Excerpts from a spatial dataset:
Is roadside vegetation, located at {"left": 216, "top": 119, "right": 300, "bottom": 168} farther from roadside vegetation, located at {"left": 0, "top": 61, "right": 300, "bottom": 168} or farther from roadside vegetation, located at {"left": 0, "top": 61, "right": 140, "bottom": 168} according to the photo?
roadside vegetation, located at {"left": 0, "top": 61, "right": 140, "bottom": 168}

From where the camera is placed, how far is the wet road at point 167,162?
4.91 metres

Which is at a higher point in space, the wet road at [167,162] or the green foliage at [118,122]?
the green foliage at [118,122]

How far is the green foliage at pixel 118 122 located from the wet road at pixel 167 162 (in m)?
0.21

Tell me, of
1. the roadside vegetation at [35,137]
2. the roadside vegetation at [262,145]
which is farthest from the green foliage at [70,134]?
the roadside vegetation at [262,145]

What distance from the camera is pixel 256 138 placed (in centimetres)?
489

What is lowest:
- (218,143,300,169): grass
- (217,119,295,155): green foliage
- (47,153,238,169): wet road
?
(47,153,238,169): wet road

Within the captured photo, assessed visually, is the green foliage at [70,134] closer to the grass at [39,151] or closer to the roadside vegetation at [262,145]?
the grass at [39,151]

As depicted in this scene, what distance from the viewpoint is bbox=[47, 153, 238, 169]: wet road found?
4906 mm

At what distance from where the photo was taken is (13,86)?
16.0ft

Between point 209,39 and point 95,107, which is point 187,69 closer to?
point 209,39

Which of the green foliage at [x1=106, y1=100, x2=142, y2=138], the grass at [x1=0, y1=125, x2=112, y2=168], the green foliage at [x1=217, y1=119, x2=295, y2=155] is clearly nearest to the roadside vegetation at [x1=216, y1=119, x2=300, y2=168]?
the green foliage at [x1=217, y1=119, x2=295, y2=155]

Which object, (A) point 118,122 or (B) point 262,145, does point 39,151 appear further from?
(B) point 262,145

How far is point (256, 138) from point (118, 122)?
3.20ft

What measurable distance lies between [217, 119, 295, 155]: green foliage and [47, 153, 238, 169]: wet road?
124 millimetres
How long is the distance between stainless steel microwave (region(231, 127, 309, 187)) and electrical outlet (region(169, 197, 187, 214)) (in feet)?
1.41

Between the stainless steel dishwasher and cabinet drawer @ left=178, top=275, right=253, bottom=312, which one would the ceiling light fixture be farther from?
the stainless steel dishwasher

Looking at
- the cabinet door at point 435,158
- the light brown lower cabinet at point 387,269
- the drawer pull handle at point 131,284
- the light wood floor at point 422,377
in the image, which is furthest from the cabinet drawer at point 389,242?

WHAT YOU ARE ASKED TO DO -> Update the records above by writing them out again with "ceiling light fixture" changed to "overhead lamp" and everything else left as it is.

EXERCISE RESPONSE ->
Is roadside vegetation, located at {"left": 216, "top": 119, "right": 300, "bottom": 168} farther from roadside vegetation, located at {"left": 0, "top": 61, "right": 300, "bottom": 168} or farther from roadside vegetation, located at {"left": 0, "top": 61, "right": 140, "bottom": 168} according to the photo?
roadside vegetation, located at {"left": 0, "top": 61, "right": 140, "bottom": 168}

From where the camera is placed, how far is the wet road at point 167,162?
4.91 metres

Which is at a higher point in space, the wet road at [167,162] or the green foliage at [118,122]?
the green foliage at [118,122]

How far is the green foliage at pixel 118 122 located from the wet road at pixel 167 162 (in m)?
0.21

Tell me, of
1. the roadside vegetation at [35,137]
2. the roadside vegetation at [262,145]
which is farthest from the green foliage at [70,134]?
the roadside vegetation at [262,145]

What distance from the camera is pixel 256 138 placed (in centimetres)?
489

What is lowest:
- (218,143,300,169): grass
- (217,119,295,155): green foliage
- (47,153,238,169): wet road
?
(47,153,238,169): wet road

Within the captured photo, assessed visually, is the green foliage at [70,134] closer to the grass at [39,151] or closer to the roadside vegetation at [262,145]?
the grass at [39,151]

As depicted in this scene, what distance from the viewpoint is bbox=[47, 153, 238, 169]: wet road found?
4906 mm

At what distance from where the photo was taken is (13,86)?
16.0ft

Between point 209,39 and point 95,107, which is point 187,69 closer to?
point 209,39

Which of the green foliage at [x1=106, y1=100, x2=142, y2=138], the grass at [x1=0, y1=125, x2=112, y2=168], the green foliage at [x1=217, y1=119, x2=295, y2=155] is clearly nearest to the roadside vegetation at [x1=216, y1=119, x2=300, y2=168]?
the green foliage at [x1=217, y1=119, x2=295, y2=155]

Which object, (A) point 118,122 or (B) point 262,145, does point 39,151 appear further from?
(B) point 262,145

How far is point (256, 138) from point (118, 122)?
3.20ft

What measurable distance lies between [217, 119, 295, 155]: green foliage and [47, 153, 238, 169]: wet road?
124 millimetres
How long is the distance between stainless steel microwave (region(231, 127, 309, 187)) and electrical outlet (region(169, 197, 187, 214)) (in feet)?
1.41

Between the stainless steel dishwasher and cabinet drawer @ left=178, top=275, right=253, bottom=312, which one would the overhead lamp be farther from?
the stainless steel dishwasher

Looking at
- the cabinet door at point 435,158
- the light brown lower cabinet at point 387,269
- the drawer pull handle at point 131,284
- the light wood floor at point 422,377
in the image, which is furthest from the cabinet drawer at point 389,242?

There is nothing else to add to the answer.